LISTA DE TAREFAS.
1. No texto sobre Marcos Cardoso, de que material era feita a série que incluía a peça do vestuário feminino vista no SESC Copacabana?
2. Devolva sem alterações as linhas da listagem: comece pela linha que contém "Of this set" e pare depois da linha que contém "30359 millimetres".

| Marcos Cardoso |
A grande arte do pequeno descarte

©Alexandros Papadopoulos Evremidis

Em meu íntimo, eu sempre soube que um dia teria que escrever algumas linhas sobre as criações do Marcos Cardoso - esse rapaz dostoievskeano de aparência franzina, olhar cintilante, febril, arguto, astuto e ágil, de quem está constante e apaixonadamente em busca de algo que tanto pode significar uma palavra, um gesto, uma afeição, o tempo ou o paraíso perdido. O elo!

Mas que fique desde já claro - dizer da arte dele não seria favor nenhum a Cardoso; antes a mim, movido e comovido que me senti no primeiríssimo contato com uma obra dele. Foi há uns dois anos, no SESC Copacabana - uma peça do vestuário feminino, elemento integrante de uma série feita toda ela de guimbas de cigarros, como se elos - o elo! - unidos um a um por meio de linha de costura e performando o histórico dos enganos e dos desenganos do que orgulhosamente chamamos de "nossa civilização", da destruição e da despermanecência, da enferma efemeridade, da morte - memento mori, era a terrível sentença.

Dados espaciais com imagens:
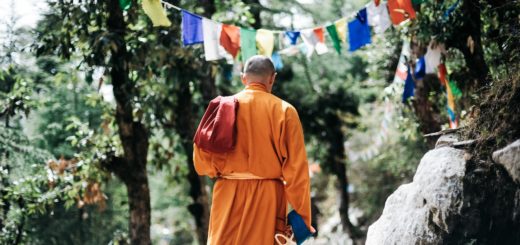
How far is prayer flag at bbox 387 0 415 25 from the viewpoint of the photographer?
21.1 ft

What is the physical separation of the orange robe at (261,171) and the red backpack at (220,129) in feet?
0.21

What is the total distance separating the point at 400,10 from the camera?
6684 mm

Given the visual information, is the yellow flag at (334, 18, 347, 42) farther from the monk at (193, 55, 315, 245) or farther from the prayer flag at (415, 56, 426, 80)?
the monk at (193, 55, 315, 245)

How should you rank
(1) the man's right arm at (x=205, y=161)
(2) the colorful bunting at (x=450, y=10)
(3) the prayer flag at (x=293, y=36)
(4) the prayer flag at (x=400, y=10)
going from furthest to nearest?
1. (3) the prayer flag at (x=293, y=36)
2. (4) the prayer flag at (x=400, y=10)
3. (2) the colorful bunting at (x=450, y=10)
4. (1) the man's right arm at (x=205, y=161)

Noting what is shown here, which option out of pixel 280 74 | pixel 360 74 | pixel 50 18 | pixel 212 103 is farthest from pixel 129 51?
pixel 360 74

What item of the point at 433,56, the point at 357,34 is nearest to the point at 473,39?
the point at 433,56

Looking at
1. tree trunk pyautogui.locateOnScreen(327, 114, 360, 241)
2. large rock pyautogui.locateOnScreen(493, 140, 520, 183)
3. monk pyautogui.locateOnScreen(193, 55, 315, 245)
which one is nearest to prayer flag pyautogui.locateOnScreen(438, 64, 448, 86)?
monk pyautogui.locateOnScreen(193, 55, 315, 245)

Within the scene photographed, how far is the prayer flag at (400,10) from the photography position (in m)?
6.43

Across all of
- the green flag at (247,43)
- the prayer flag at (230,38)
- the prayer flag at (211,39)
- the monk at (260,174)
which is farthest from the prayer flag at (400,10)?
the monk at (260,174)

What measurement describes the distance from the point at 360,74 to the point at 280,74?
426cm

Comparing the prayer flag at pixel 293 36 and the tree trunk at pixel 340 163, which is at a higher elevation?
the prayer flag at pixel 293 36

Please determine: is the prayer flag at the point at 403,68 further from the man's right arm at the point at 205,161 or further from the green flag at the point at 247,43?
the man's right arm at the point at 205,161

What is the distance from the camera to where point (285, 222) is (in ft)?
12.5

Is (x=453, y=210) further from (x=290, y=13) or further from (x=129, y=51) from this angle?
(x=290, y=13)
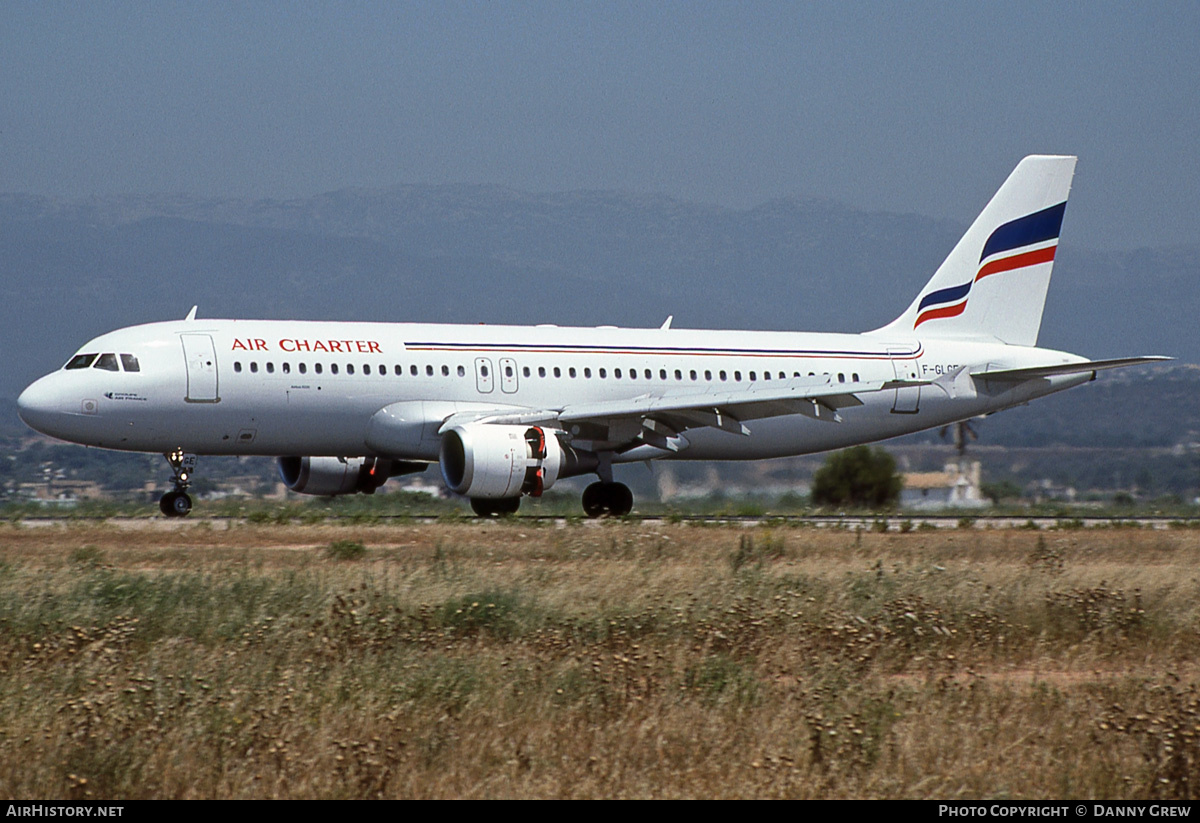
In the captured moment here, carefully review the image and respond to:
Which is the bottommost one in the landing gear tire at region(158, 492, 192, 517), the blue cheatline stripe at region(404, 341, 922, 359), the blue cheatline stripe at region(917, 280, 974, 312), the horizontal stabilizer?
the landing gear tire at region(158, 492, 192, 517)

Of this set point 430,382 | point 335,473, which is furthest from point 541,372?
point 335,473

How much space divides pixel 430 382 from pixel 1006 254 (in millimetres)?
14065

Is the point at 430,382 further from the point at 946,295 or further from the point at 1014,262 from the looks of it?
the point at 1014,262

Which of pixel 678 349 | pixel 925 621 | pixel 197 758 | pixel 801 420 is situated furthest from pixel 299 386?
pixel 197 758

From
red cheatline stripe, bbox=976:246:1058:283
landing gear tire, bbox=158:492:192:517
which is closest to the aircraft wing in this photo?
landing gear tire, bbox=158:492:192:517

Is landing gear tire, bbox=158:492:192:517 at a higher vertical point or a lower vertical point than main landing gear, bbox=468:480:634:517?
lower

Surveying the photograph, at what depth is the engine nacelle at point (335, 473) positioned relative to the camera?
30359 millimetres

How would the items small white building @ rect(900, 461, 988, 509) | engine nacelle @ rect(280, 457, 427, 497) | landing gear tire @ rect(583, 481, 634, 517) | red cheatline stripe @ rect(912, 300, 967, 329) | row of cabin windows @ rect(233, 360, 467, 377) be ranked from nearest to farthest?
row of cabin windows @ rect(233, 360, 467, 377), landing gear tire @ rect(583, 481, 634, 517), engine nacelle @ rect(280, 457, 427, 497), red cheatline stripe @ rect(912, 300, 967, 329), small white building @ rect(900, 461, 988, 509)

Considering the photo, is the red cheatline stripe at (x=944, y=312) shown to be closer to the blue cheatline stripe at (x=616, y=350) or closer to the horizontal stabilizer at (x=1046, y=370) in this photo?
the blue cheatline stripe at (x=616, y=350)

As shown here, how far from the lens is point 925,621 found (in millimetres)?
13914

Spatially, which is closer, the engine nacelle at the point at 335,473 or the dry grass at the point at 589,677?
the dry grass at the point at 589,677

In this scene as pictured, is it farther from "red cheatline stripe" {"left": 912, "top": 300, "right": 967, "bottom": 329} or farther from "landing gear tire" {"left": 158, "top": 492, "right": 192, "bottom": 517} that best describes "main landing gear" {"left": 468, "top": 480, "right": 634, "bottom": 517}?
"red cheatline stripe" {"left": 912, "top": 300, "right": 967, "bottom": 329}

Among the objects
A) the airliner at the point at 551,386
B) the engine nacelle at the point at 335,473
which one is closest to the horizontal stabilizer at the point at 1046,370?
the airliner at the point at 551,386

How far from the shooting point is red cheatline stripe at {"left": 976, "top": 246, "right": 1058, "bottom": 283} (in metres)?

RESULTADOS DAS TAREFAS.
1. De guimbas de cigarros.

2.
Of this set point 430,382 | point 335,473, which is furthest from point 541,372?
point 335,473

How much space divides pixel 430 382 from pixel 1006 254 (in millimetres)?
14065

Is the point at 430,382 further from the point at 946,295 or further from the point at 1014,262 from the looks of it?
the point at 1014,262

Which of pixel 678 349 | pixel 925 621 | pixel 197 758 | pixel 801 420 is situated furthest from pixel 299 386?
pixel 197 758

From
red cheatline stripe, bbox=976:246:1058:283
landing gear tire, bbox=158:492:192:517
which is closest to the aircraft wing in this photo?
landing gear tire, bbox=158:492:192:517

Is landing gear tire, bbox=158:492:192:517 at a higher vertical point or a lower vertical point than main landing gear, bbox=468:480:634:517?
lower

Surveying the photograph, at what depth is the engine nacelle at point (335, 473) positioned relative to the camera?
30359 millimetres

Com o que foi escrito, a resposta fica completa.